(begin)

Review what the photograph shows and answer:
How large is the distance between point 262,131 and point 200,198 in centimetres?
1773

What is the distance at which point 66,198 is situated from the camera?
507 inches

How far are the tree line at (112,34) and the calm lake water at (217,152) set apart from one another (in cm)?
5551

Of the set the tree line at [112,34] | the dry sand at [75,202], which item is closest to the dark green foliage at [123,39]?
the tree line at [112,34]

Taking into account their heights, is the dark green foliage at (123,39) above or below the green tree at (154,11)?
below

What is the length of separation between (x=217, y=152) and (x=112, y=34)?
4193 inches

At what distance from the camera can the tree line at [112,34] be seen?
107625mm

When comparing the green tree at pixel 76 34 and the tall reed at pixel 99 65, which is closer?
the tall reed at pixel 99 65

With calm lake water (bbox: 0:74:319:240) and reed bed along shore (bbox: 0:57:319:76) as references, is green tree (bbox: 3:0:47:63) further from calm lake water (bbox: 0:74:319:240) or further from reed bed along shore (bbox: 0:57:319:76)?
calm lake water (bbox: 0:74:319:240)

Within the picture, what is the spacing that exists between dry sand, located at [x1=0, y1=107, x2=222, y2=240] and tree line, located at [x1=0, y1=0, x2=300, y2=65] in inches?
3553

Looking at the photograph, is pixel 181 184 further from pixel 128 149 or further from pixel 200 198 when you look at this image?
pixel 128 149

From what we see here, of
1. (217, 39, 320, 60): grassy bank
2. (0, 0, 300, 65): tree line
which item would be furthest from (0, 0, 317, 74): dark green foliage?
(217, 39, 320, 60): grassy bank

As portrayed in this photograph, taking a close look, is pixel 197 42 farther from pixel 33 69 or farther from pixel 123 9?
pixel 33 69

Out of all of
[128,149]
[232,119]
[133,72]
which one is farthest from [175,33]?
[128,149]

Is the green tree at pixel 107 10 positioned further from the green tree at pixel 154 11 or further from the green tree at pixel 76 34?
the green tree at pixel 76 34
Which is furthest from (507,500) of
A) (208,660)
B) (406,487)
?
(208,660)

(end)
(begin)

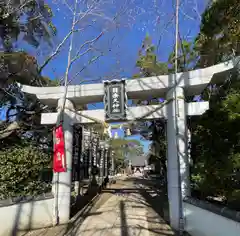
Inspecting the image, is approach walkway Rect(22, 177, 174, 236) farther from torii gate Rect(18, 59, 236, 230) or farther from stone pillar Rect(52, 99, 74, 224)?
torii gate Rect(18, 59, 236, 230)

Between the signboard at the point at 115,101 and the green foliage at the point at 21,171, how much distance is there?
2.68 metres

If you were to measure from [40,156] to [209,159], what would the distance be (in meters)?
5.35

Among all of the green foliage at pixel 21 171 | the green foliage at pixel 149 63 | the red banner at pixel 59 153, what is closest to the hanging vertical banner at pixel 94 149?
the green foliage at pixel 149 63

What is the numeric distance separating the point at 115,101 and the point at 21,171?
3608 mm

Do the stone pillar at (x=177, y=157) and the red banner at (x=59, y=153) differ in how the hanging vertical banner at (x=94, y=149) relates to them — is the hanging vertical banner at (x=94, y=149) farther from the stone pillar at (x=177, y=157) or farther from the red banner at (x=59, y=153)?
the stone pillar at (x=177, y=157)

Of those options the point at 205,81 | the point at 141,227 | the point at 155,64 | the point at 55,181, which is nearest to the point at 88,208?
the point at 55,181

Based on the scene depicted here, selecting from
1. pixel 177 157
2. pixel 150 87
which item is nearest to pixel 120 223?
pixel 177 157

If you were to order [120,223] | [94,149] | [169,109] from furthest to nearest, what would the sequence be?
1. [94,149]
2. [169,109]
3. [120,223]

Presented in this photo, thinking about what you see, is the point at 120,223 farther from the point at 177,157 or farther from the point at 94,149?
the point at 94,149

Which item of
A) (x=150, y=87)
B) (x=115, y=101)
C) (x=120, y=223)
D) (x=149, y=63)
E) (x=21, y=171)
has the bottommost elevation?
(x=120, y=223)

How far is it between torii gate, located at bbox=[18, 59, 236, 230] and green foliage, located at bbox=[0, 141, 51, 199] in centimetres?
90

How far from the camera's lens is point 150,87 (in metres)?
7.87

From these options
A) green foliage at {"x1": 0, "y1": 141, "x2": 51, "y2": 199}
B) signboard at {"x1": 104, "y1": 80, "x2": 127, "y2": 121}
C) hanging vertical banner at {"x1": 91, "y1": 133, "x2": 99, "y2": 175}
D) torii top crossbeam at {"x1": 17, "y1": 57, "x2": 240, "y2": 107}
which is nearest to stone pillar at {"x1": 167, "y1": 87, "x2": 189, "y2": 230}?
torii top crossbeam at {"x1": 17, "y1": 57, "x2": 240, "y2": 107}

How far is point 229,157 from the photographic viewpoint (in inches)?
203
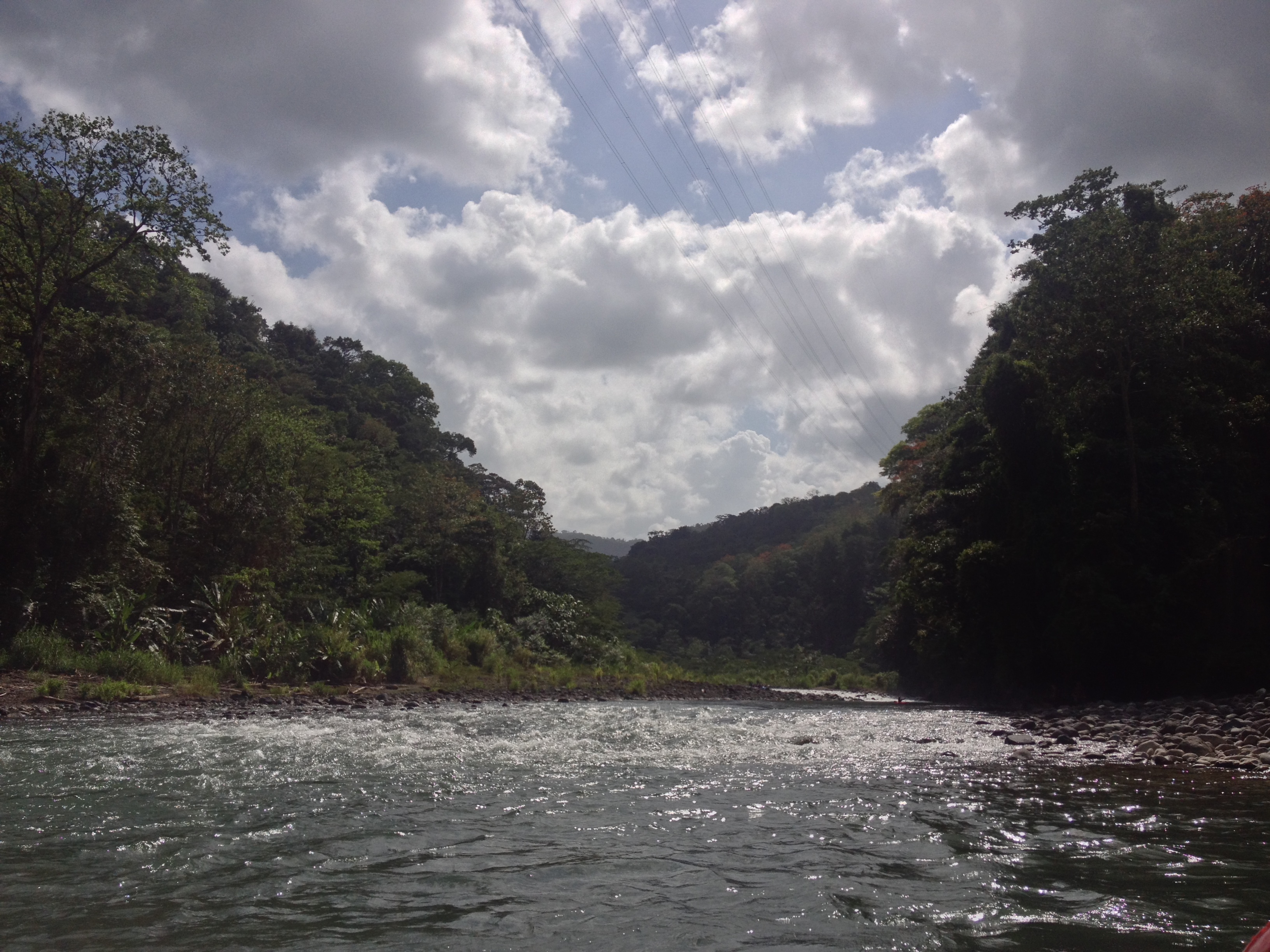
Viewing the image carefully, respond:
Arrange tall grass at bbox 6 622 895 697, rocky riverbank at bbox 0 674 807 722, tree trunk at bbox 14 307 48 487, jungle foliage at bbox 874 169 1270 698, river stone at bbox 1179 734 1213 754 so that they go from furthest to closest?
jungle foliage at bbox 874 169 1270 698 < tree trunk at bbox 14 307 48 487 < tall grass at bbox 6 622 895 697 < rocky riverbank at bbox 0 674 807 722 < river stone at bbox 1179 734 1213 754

(end)

▶ What is required
Please copy the entries from the line containing "Viewing the image" down to the line containing "jungle foliage at bbox 874 169 1270 698 <", replacing "respond" with "answer" and leaving everything else as it is.

▶ Solution below
Viewing the image carefully, answer:
Arrange tall grass at bbox 6 622 895 697, rocky riverbank at bbox 0 674 807 722, tree trunk at bbox 14 307 48 487, jungle foliage at bbox 874 169 1270 698, river stone at bbox 1179 734 1213 754 so that they go from furthest to closest?
jungle foliage at bbox 874 169 1270 698 < tree trunk at bbox 14 307 48 487 < tall grass at bbox 6 622 895 697 < rocky riverbank at bbox 0 674 807 722 < river stone at bbox 1179 734 1213 754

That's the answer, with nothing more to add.